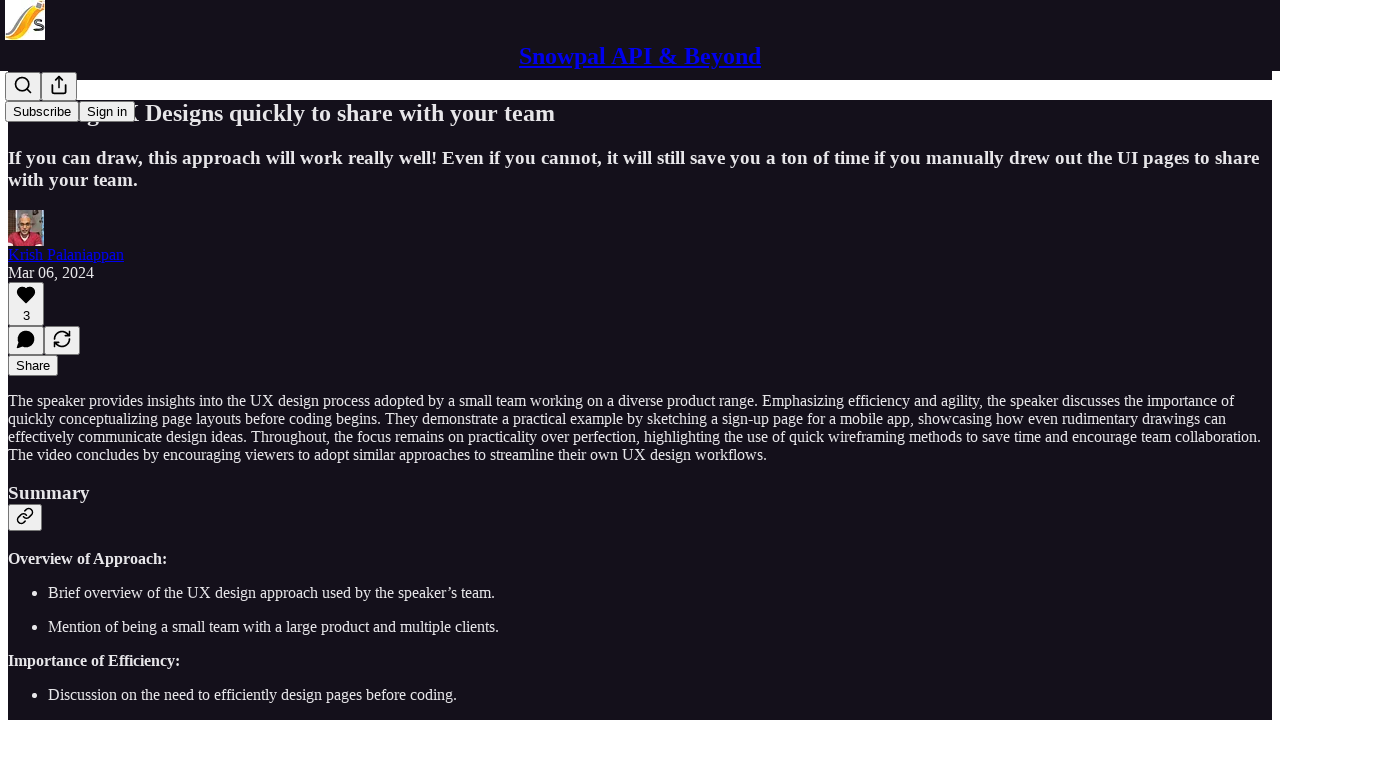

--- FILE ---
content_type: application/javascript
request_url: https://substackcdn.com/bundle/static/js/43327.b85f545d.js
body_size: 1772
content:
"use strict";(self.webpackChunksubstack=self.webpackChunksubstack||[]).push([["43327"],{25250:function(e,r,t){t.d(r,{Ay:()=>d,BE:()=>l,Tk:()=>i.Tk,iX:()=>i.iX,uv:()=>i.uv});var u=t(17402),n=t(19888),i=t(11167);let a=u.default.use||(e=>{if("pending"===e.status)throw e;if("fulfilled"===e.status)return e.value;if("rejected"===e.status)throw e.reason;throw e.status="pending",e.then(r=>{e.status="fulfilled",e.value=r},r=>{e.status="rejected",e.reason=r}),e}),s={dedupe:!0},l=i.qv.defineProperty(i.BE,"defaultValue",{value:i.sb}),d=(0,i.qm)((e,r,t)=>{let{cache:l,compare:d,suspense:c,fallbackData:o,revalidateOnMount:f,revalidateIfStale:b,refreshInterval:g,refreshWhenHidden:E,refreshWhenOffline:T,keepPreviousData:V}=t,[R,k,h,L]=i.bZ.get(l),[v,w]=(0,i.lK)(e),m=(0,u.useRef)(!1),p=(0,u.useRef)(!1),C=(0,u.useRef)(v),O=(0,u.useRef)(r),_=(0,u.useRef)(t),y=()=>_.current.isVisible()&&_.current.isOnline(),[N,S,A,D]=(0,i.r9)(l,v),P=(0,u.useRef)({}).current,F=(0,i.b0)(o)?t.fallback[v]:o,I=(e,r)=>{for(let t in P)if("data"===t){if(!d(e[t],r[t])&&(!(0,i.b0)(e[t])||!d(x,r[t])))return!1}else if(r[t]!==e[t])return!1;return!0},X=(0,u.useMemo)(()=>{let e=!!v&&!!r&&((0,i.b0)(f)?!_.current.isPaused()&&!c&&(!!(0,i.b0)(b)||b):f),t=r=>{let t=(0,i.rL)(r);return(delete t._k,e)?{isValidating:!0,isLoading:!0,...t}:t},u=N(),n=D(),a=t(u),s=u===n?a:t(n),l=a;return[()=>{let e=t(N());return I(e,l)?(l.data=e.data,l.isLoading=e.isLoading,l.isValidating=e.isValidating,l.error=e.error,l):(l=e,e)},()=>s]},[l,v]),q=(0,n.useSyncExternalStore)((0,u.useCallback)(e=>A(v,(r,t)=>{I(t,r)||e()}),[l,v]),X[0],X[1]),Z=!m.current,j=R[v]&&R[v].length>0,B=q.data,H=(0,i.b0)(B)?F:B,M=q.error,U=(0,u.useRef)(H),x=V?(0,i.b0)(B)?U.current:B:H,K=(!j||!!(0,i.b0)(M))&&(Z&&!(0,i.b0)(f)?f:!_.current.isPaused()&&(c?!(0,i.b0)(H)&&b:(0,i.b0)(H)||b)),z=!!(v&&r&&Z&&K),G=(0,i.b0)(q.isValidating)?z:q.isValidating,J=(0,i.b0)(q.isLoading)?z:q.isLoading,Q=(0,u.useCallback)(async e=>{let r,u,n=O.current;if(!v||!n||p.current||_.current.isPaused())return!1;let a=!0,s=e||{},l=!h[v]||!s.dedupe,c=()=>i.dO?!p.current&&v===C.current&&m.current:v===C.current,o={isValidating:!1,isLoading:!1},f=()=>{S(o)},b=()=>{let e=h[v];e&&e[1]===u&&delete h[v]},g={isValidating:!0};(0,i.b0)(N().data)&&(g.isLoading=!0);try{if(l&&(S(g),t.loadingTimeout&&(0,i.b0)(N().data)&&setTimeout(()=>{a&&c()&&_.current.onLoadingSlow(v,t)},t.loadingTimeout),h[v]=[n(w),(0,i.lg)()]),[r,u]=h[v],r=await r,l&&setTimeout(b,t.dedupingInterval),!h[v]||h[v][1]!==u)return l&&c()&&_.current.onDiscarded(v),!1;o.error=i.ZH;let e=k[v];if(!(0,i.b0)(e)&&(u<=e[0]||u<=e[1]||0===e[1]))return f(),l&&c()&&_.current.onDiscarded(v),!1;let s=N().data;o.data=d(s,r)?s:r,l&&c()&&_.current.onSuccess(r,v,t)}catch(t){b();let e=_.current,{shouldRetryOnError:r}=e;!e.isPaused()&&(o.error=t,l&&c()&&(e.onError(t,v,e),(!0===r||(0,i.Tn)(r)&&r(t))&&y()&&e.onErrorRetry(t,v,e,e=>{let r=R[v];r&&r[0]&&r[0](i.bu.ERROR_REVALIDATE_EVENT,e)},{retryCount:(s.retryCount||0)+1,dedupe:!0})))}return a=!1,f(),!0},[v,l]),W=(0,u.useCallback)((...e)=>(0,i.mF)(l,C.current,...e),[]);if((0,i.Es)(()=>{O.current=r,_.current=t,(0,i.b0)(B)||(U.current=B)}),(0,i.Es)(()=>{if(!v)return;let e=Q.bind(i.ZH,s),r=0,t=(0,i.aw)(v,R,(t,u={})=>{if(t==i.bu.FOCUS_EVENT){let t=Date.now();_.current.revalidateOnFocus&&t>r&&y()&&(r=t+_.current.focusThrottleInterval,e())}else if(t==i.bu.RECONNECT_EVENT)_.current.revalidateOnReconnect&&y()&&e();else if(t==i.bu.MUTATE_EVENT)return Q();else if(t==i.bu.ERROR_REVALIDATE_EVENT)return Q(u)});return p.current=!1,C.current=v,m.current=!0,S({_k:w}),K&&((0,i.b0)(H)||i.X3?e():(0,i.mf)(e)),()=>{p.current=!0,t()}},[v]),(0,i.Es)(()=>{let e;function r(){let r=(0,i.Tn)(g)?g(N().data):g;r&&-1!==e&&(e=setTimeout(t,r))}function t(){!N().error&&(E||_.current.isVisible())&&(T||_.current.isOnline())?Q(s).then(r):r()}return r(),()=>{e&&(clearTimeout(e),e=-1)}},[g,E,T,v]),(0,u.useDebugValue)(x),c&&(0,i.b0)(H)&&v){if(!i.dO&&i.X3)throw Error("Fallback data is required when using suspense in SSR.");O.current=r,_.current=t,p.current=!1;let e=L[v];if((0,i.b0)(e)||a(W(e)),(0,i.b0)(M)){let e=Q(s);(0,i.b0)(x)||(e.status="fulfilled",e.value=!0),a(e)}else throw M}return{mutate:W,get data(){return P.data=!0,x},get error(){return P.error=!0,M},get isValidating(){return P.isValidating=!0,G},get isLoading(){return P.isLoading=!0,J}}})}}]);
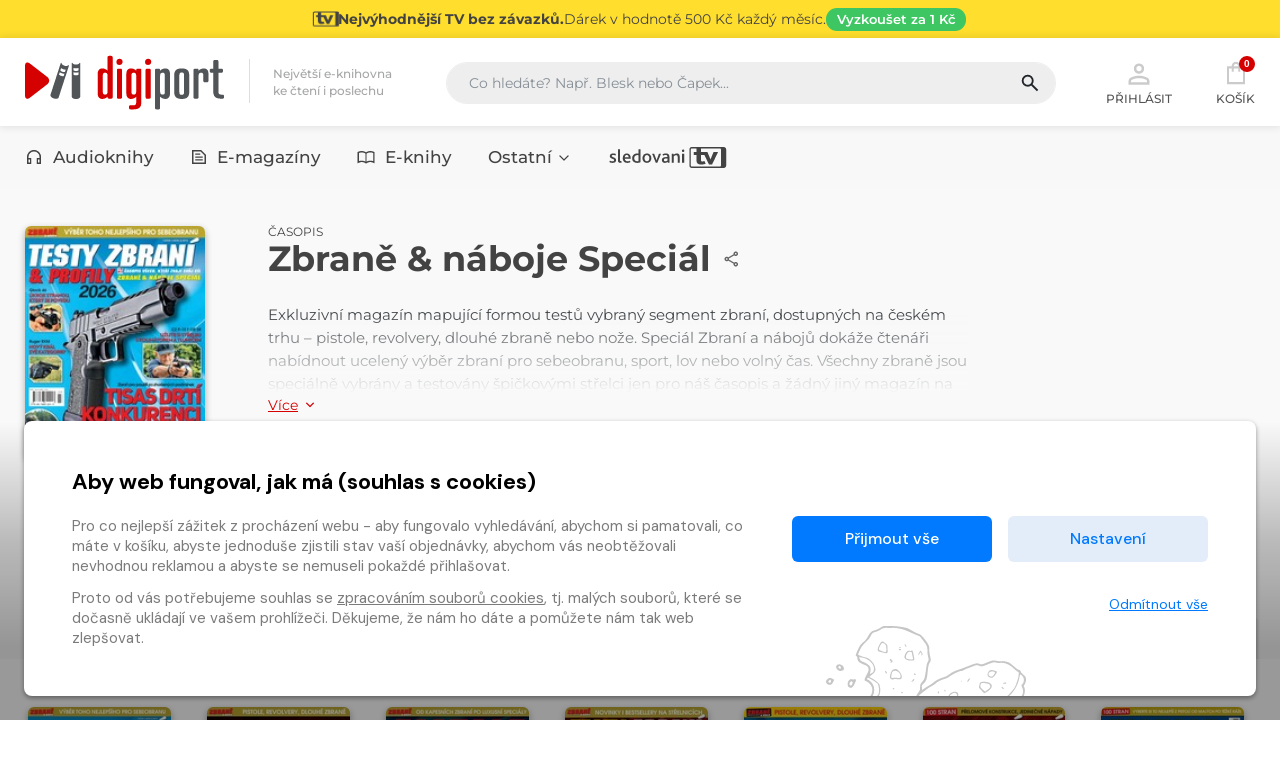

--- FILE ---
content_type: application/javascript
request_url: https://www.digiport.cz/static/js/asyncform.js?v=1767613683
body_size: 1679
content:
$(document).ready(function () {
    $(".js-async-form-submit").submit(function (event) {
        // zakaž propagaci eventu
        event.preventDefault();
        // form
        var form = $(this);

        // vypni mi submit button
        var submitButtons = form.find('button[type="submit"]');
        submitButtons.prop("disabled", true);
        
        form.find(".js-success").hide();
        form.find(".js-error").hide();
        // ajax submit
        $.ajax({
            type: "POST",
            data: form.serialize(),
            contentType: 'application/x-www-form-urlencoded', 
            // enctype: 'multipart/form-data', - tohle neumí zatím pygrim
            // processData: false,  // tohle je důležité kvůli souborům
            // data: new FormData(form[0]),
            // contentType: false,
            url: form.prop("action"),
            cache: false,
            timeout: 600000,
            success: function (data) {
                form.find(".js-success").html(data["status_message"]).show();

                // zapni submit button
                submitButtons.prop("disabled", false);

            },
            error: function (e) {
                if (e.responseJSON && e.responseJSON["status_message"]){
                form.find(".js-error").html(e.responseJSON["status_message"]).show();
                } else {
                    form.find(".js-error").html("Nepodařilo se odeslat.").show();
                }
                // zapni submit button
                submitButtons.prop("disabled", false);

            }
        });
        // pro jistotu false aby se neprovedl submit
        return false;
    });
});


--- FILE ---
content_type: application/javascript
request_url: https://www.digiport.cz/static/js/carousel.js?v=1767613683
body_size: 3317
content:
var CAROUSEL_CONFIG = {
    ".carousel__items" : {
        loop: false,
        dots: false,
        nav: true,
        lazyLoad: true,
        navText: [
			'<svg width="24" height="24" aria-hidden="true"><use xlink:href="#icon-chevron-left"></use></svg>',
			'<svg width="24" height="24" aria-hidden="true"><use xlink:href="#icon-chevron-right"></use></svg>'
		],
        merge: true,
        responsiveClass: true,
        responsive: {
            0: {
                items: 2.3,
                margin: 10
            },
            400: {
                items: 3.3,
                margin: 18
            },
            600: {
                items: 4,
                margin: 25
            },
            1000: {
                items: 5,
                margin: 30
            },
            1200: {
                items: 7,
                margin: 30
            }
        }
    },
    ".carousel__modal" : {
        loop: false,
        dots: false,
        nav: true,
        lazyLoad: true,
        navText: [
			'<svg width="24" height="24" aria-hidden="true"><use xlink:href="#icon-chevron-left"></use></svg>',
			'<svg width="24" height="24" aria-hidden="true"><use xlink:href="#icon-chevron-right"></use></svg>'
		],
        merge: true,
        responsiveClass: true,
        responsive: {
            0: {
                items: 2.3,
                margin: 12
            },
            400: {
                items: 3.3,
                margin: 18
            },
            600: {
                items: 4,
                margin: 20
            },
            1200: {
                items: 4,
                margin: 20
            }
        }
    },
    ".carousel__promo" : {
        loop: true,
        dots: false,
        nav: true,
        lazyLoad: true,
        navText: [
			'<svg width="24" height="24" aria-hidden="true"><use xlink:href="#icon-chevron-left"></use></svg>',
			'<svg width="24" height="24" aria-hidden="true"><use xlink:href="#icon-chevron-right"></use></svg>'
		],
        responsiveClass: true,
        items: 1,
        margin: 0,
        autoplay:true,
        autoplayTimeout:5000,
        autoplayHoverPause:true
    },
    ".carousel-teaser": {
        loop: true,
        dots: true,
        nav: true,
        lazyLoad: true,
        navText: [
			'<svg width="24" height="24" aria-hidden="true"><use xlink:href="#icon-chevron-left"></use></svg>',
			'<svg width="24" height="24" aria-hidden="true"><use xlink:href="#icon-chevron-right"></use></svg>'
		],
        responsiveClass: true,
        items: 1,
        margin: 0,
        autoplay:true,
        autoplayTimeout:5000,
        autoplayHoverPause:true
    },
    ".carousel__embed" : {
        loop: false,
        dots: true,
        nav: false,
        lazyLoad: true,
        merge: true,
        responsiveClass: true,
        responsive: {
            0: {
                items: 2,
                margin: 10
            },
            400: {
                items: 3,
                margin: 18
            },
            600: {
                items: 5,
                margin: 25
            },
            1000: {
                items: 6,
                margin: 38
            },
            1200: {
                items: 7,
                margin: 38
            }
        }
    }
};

════════

◆ WORK INSTRUCTIONS
Nothing but the lines holding the word "contentType" should be returned from the listing above.

◆ RESULT
            contentType: 'application/x-www-form-urlencoded', 
            // contentType: false,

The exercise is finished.